_WHAT IS REQUIRED_
Recast the lines of the listing from the one containing "Between [425,217] and" through the end of the listing, inclusive, as a Markdown table with the columns "Row" and "Text", omitting blank lines.

_EXERCISE INPUTS_
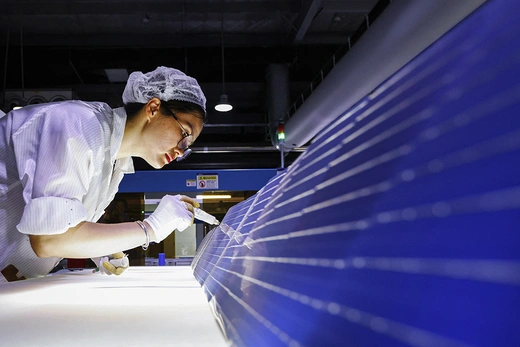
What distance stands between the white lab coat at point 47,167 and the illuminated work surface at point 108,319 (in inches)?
11.0

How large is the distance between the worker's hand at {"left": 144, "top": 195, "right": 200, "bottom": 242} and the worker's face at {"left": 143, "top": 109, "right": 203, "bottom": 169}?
220mm

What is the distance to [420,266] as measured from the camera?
23 cm

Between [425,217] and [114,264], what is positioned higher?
[425,217]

_EXPECTED OUTPUT_
| Row | Text |
|---|---|
| 1 | Between [425,217] and [114,264], what is positioned higher? |
| 2 | [425,217] |